===== TEXT FOR ANALYSIS
Career Webinars

Facts and Fiction: Careers in Industry and Academia

VIDEO
This event occurred on Wednesday, September 22, 2010
The main video player used on the Science Webinar system

Trying to figure out the next step in your career? Join us for a roundtable discussion that will look at facts and fiction surrounding academic and industry career options for Ph.D.-level scientists. Get some nuts and bolts advice on how to research career options, what questions to ask, and how to best prepare for various careers.

As you near the next stage of your career, you probably have many questions about various career paths. Do industry and academic careers require different skill sets? How can I best prepare for either career option? Do industry jobs have better compensation? Less autonomy? Do academic scientists have less work/life balance? Are there enough academic job openings for everyone who wants one?

This webinar will explore various options, as well as give you practical advice on making career decisions and focusing your career development towards your ideal job.

Speaker Bios

Robert Tillman, Ph.D.
==========
===== DATA SHOWN
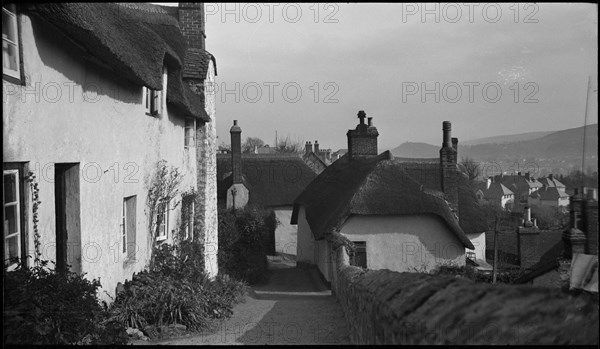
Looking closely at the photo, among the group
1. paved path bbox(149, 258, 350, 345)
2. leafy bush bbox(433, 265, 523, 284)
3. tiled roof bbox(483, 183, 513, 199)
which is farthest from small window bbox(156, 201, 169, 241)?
tiled roof bbox(483, 183, 513, 199)

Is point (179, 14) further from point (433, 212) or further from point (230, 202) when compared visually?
point (230, 202)

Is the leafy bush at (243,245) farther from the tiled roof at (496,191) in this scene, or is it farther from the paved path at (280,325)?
the tiled roof at (496,191)

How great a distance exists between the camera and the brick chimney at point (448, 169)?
18.2 meters

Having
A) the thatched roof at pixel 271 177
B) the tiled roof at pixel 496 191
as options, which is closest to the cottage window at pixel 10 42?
the thatched roof at pixel 271 177

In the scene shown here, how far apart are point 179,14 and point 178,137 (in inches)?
186

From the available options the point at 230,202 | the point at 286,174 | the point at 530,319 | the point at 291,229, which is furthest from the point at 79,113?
the point at 286,174

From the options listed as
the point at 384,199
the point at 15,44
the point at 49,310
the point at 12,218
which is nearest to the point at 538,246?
the point at 384,199

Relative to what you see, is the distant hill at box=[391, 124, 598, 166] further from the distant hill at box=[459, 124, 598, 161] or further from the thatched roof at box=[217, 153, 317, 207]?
the thatched roof at box=[217, 153, 317, 207]

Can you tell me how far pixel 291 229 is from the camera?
103 ft

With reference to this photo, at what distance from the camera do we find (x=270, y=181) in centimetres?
3372

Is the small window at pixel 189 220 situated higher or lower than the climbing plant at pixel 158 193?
lower

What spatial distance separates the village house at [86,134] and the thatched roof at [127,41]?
0.02m

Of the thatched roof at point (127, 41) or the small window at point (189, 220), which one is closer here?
the thatched roof at point (127, 41)

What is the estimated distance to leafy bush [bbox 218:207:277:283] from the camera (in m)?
17.7
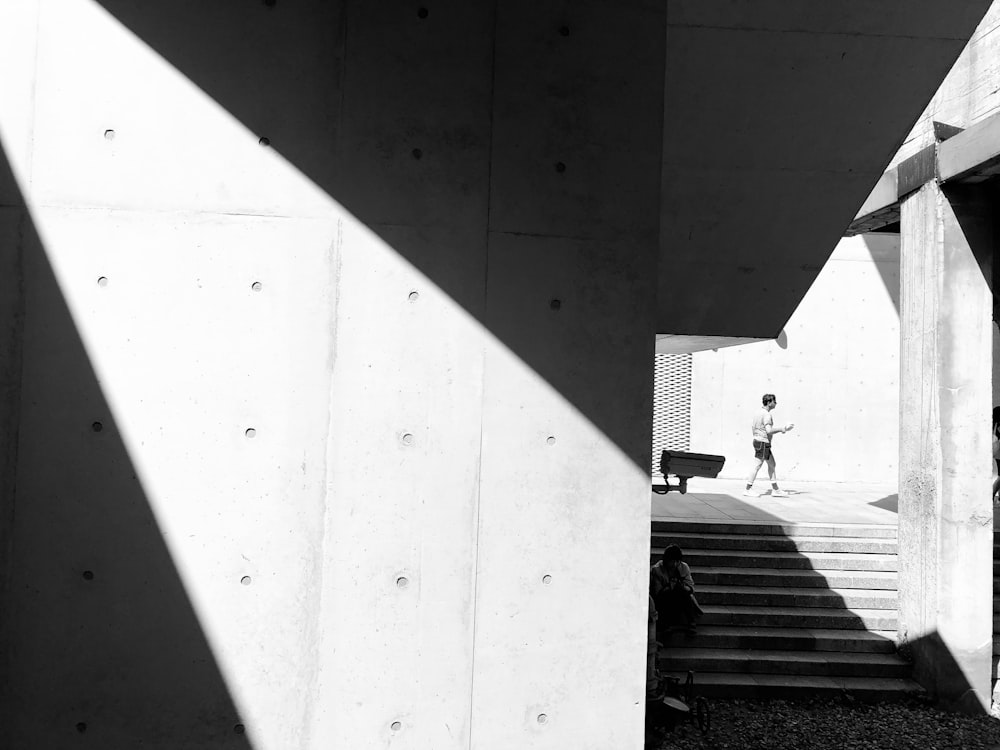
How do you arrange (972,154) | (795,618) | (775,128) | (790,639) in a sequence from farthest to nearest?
1. (795,618)
2. (790,639)
3. (972,154)
4. (775,128)

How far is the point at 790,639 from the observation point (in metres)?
9.59

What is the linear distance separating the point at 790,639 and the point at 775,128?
223 inches

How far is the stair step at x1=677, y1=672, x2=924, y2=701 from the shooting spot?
8805 millimetres

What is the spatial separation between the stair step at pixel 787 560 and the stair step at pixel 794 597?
36 cm

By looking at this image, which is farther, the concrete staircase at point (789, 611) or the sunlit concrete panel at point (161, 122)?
the concrete staircase at point (789, 611)

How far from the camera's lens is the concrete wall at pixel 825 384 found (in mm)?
17312

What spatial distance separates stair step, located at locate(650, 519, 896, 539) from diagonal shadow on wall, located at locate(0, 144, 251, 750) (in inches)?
287

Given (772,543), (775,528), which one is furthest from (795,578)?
(775,528)

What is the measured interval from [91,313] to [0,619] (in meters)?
1.48

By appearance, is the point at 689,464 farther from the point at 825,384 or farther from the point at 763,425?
the point at 825,384

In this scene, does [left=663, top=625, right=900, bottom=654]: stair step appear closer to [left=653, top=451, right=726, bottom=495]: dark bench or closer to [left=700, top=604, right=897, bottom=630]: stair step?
[left=700, top=604, right=897, bottom=630]: stair step

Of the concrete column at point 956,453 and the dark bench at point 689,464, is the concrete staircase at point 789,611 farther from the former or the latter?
the dark bench at point 689,464

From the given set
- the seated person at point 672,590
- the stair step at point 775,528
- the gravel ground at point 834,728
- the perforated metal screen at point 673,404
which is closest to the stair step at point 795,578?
the stair step at point 775,528

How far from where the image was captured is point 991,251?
9.20 meters
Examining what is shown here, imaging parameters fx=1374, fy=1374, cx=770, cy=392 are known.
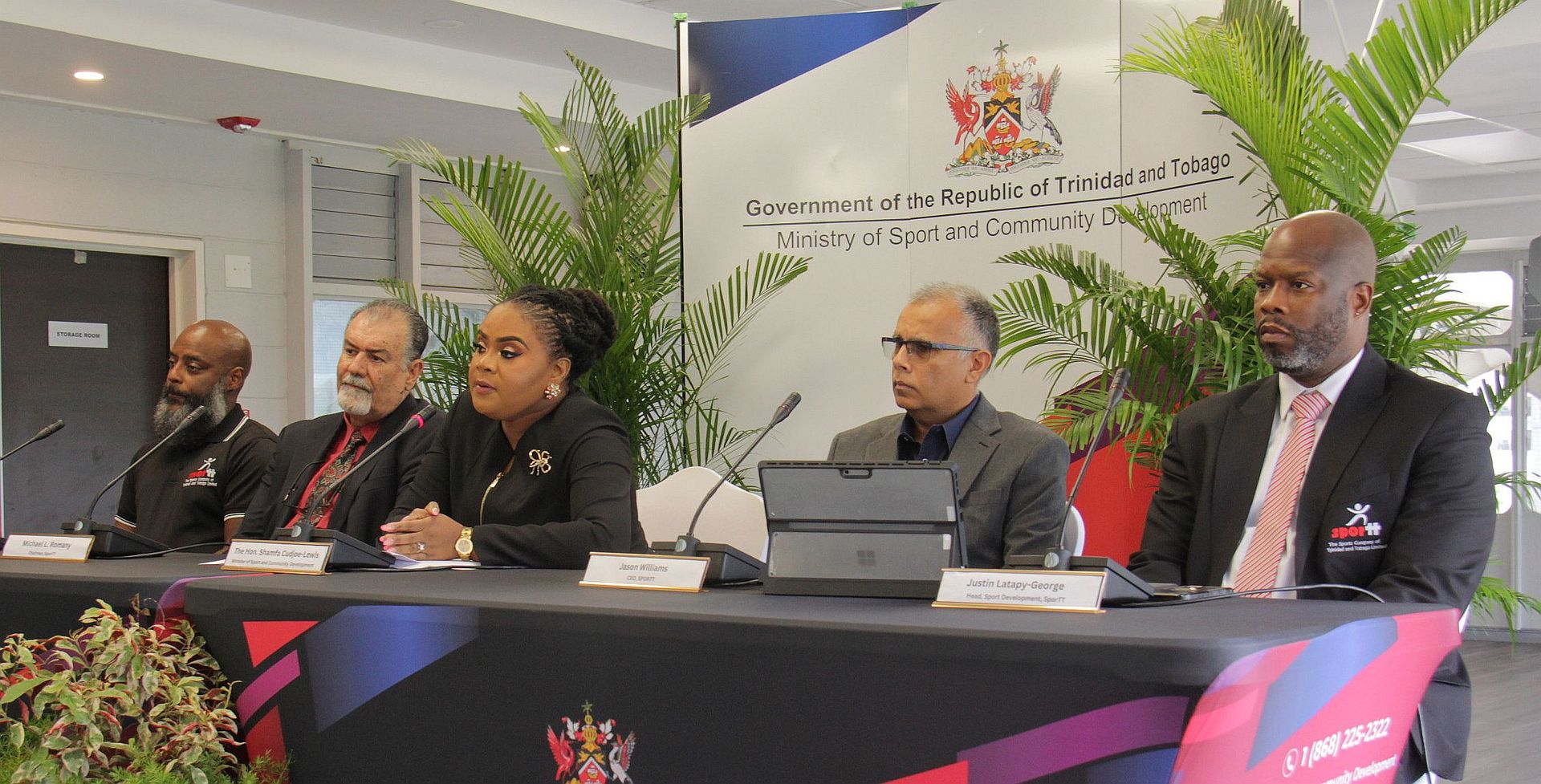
==========
**TO DO:**
A – In the career webinar announcement, translate this sentence into Spanish: "This webinar will explore various options, as well as give you practical advice on making career decisions and focusing your career development towards your ideal job."
B – Write the next part of the career webinar announcement, picking up after its final line, "Robert Tillman, Ph.D."

**RESPONSES IN ORDER:**
A – Este seminario web explorará diversas opciones y, además, le brindará consejos prácticos para tomar decisiones profesionales y orientar su desarrollo profesional hacia su trabajo ideal.

B –
Director of Faculty Professional Development
Columbia University Medical Center
New York, NY

Dr. Tillman is the Director of Faculty Professional Development at Columbia University Medical Center. In this role, he provides support and guidance for faculty members in developing fulfilling careers as researchers, teachers, clinicians, and academic administrators. Previously, he was the Director of the New York Science Alliance at the New York Academy of Sciences (NYAS), where he directed a partnership of over 25 universities, teaching hospitals, and independent research facilities in the New York City metro area and beyond, providing professional development and mentoring. Dr. Tillman received his Ph.D. in immunology from Washington University in St. Louis, Missouri.

Leslie Pond, Ph.D.

Head, Postdoctoral Program
Education Office
Novartis Institutes for BioMedical Research
Cambridge, MA

Dr. Pond is head of the Postdoctoral Program and a member of the Education Office team at the Novartis Institutes for BioMedical Research. She received her Ph.D. in Biochemistry from the University of Wisconsin-Madison and was a postdoctoral fellow at The Scripps Research Institute and the University of Dundee, Scotland, where her research focused on the intracellular transport of major histocompatibility complex molecules and invariant chain. Dr. Pond then joined Cell Press as senior editor for the journals Cell and Molecular Cell. Prior to joining NIBR in September 2006, she was scientific editor for Virtual Text, acquired by Jones and Bartlett Publishers. There she was part of a team that developed online textbooks and the cell biology textbook CELLS.

William T. Schrader, Ph.D.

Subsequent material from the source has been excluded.